The 2004/5 financial year will be characterised by the intensified implementation of these new agreements and plans, and an increase in South Africa's science and technology footprint on the world stage. These will include the hosting of an International Science, Technology and Innovation Fair with our major global partners as lead exhibitors in November 2004, as part of our 10 year celebrations. A core component of the South African exhibition at the Fair will be the showcasing of science and technology achievements in these ten years of democracy by both the South African public and private sectors.
In this financial year we will sign science and technology agreements with Argentina, Australia, Chile, Romania and Kenya. We will also be exploring further bilateral collaboration with a focus on Asia and Eastern Europe.

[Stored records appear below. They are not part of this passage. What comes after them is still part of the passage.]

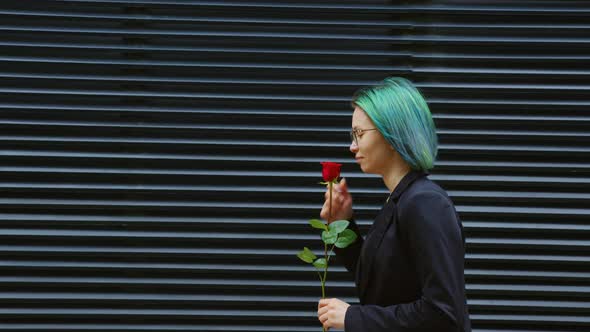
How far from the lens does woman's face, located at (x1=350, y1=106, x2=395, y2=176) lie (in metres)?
2.04

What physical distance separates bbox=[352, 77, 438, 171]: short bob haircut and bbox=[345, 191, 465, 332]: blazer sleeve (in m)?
0.16

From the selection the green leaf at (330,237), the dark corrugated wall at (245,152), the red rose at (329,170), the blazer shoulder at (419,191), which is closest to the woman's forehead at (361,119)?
the red rose at (329,170)

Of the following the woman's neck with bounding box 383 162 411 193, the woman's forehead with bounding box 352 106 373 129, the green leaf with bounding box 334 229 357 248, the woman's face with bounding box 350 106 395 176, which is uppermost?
the woman's forehead with bounding box 352 106 373 129

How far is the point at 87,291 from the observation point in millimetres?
3225

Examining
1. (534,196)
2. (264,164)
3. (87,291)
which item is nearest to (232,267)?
(264,164)

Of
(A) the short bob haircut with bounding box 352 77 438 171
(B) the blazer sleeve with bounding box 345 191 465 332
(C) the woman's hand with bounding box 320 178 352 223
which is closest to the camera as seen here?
(B) the blazer sleeve with bounding box 345 191 465 332

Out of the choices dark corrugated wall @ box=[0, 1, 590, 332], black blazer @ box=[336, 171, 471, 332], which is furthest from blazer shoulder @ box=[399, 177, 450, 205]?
dark corrugated wall @ box=[0, 1, 590, 332]

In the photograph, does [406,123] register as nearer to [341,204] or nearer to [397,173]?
[397,173]

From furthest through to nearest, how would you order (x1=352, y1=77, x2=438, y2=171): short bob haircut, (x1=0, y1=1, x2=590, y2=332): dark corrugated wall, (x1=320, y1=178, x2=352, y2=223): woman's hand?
(x1=0, y1=1, x2=590, y2=332): dark corrugated wall
(x1=320, y1=178, x2=352, y2=223): woman's hand
(x1=352, y1=77, x2=438, y2=171): short bob haircut

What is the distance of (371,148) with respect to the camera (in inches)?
80.9

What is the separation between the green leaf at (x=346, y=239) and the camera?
2.20 metres

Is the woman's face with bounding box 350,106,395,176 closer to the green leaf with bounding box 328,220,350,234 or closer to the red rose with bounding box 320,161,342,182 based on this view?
the red rose with bounding box 320,161,342,182

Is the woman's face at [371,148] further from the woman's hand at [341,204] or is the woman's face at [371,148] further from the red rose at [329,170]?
the woman's hand at [341,204]

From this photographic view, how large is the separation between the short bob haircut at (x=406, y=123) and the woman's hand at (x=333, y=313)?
561 mm
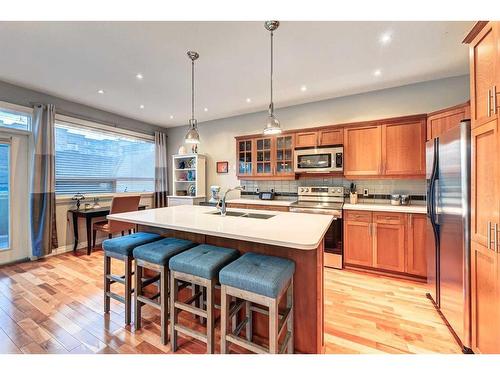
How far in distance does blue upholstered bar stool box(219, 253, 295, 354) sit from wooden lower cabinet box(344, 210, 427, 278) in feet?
6.34

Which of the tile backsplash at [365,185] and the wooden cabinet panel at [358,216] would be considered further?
the tile backsplash at [365,185]

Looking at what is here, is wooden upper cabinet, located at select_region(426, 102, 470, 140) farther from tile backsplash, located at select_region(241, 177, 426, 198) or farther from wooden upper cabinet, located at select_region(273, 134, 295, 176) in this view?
wooden upper cabinet, located at select_region(273, 134, 295, 176)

South Africa's role at the forefront of NEPAD is, to a significant extent, based on our ability to deploy scientific knowledge and technological solutions on the continent. Following the inaugural conference in Johannesburg in November 2003, South Africa now chairs the African Minister's Council on Science and Technology, or AMCOST, as the policy co-ordination body. The key decisions of the conference, including the establishment of AMCOST and the Ministerial Declaration, are being tabled for consideration by the Heads of State and Government at the July African Union Summit. The work plan for 2004/5 will include the expansion of the African Institute of Mathematical Science, which holds its first graduation tomorrow, during which the first groups of students from fourteen African countries will graduate. We are also planning for the increase in the number of nodes of the African Laser Centre and the launch of new Centres of Excellence in the twelve flagship programmes in Africa's five regions.
Members, Distinguished Guests, Ladies and Gentleman, I have laid down the broad strategies supporting the DST budget. Deputy Minister Derek Hanekom will spend a few minutes giving you some illustrative examples of our achievements and our new programmes. In the words of a former Indian Minister of Education, Mr Manohar Joshi: "Science is not a sacred cow. Science is a horse. Don't worship it. Feed it!"